1	The local host is in `10.0.0.0/16` therefore in Cluster 1.
2	An equivalent SRV lookup for the Couchbase connection string `couchbase://cb-example-srv.remote.svc` results in a list of A records. These A records point to hosts in the remote cluster `10.1.0.0/16`.

Enterprise CoreDNS Deployment

The DNS deployment architecture used in this tutorial has a number of downsides that should be addressed for a production deployment. Consider the following diagram:

Figure 4. Enterprise CoreDNS Architecture

The first improvement that can be made is by having multiple local proxy DNS servers. This provides a rolling upgrade path that will result in zero downtime if an upgrade is misconfigured and a pod does not come up. Additionally pod anti-affinity should be used to prevent multiple pods being affected if a Kubernetes node goes down.

The next improvement is the addition of an internal load balancer.
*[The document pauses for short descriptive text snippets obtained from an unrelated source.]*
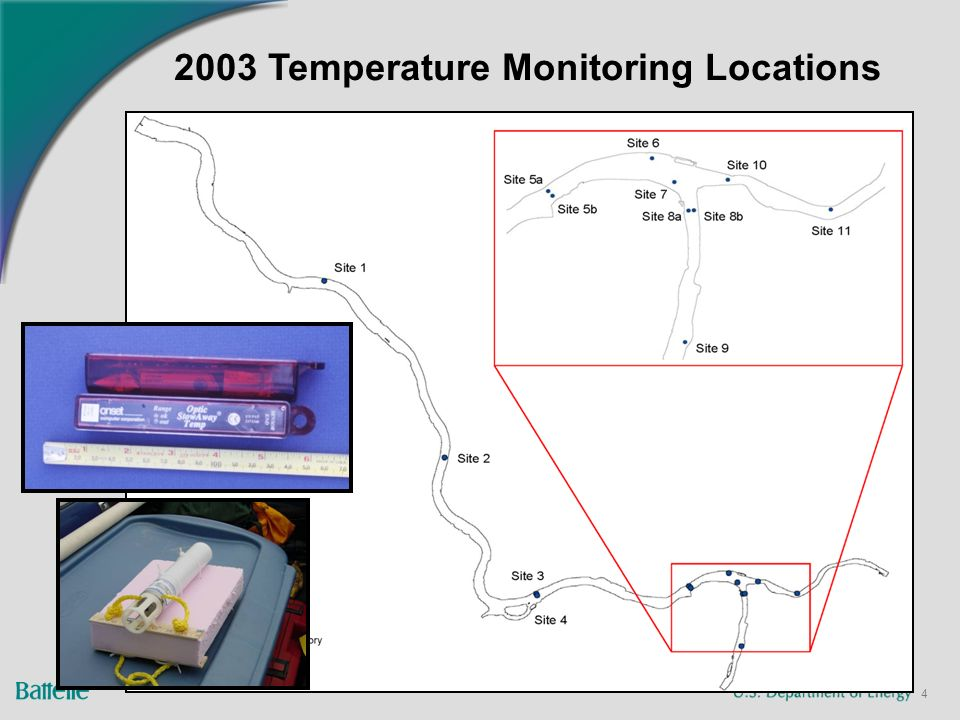 4 2003 Temperature Monitoring Locations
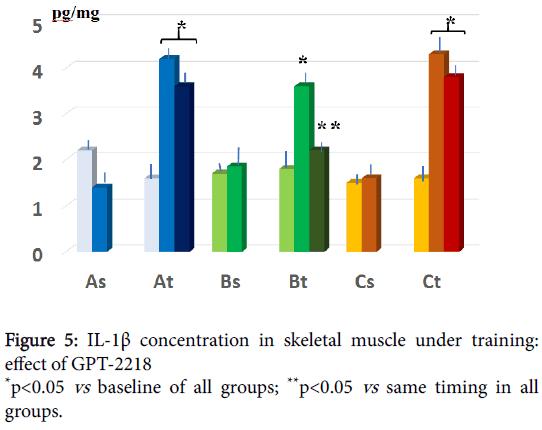 metabolomics-concentration-skeletal-muscle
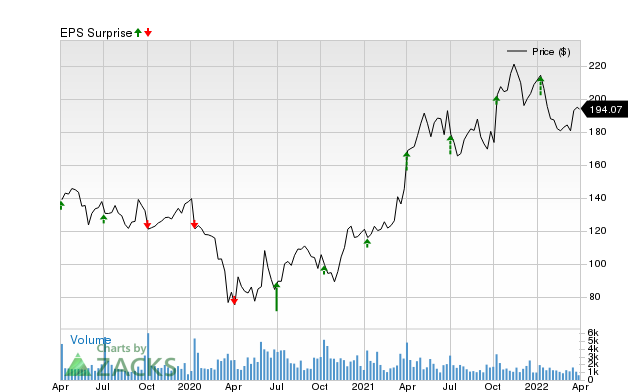 Why Acuity Brands Ayi Is Poised To Beat Earnings Estimates Again Nasdaq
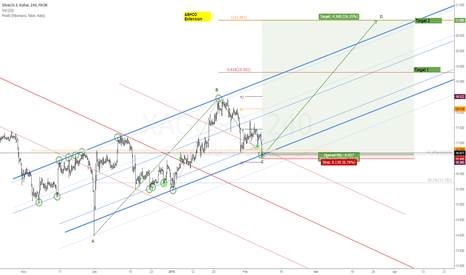 XAGUSD: Going for Bullseye | Long Silver | Target AB=CD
Some managed cloud providers allow a load balancer service to be created that has a private IP address allocated from the host VPC. This can be targeted at the remote cluster DNS deployment. By exposing the remote DNS as a service, this provides a stable IP address for the local forwarding DNS service to use.

While not depicted it is also possible to create another DNS service in the remote cluster that only forwards to the remote cluster DNS service. This raises the possibility of having that DNS service operating with the DNS over TLS (DoT) protocol. Using DoT provides a secure transport layer between the two clusters. Mutual TLS (mTLS) may also be employed in order to provide additional security.